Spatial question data
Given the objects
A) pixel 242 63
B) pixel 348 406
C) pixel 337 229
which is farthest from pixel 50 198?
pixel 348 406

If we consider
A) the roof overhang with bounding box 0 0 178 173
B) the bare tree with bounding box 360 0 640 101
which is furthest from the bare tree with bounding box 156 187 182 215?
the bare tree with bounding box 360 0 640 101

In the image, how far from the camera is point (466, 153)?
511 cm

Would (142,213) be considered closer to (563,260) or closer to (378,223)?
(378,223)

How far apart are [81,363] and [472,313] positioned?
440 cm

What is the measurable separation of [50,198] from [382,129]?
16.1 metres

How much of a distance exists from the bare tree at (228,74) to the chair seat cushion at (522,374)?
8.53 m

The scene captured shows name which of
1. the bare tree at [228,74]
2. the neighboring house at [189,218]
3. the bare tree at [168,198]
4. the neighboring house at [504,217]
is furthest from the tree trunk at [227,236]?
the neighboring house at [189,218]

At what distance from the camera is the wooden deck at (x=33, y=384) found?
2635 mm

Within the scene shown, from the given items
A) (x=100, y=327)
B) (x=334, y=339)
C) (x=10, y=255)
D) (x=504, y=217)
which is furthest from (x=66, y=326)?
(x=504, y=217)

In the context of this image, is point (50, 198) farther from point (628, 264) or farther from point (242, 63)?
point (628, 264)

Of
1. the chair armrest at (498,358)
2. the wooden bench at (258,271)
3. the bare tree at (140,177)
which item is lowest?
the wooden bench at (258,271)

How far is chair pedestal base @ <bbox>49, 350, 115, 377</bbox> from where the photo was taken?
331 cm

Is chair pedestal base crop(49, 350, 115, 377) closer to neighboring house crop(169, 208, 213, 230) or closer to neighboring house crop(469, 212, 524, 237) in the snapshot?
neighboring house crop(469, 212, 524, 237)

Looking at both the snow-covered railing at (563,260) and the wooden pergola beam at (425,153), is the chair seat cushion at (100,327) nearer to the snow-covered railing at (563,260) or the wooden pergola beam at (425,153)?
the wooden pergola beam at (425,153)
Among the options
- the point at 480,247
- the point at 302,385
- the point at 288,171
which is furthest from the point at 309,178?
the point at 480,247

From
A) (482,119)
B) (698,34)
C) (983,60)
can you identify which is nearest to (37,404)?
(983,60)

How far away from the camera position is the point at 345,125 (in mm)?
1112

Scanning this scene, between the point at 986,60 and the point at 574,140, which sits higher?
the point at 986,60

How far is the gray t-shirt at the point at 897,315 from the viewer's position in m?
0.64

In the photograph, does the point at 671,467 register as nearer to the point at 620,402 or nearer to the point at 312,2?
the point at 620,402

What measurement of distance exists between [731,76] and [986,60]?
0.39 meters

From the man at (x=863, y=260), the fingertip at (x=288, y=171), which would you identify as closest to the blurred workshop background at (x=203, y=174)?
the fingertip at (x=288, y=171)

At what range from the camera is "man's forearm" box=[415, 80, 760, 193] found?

## Set exercise
Reproduce the data word for word, starting at the line that contains "In the photograph, does" and ending at the last line of the data, with both of those lines included.

## The reply
In the photograph, does the point at 671,467 register as nearer to the point at 620,402 or nearer to the point at 312,2?
the point at 620,402

What measurement of distance exists between [731,76] and [986,60]?
0.39 meters

From the man at (x=863, y=260), the fingertip at (x=288, y=171), which would you identify as closest to the blurred workshop background at (x=203, y=174)?
the fingertip at (x=288, y=171)

At what range from the camera is "man's forearm" box=[415, 80, 760, 193] found?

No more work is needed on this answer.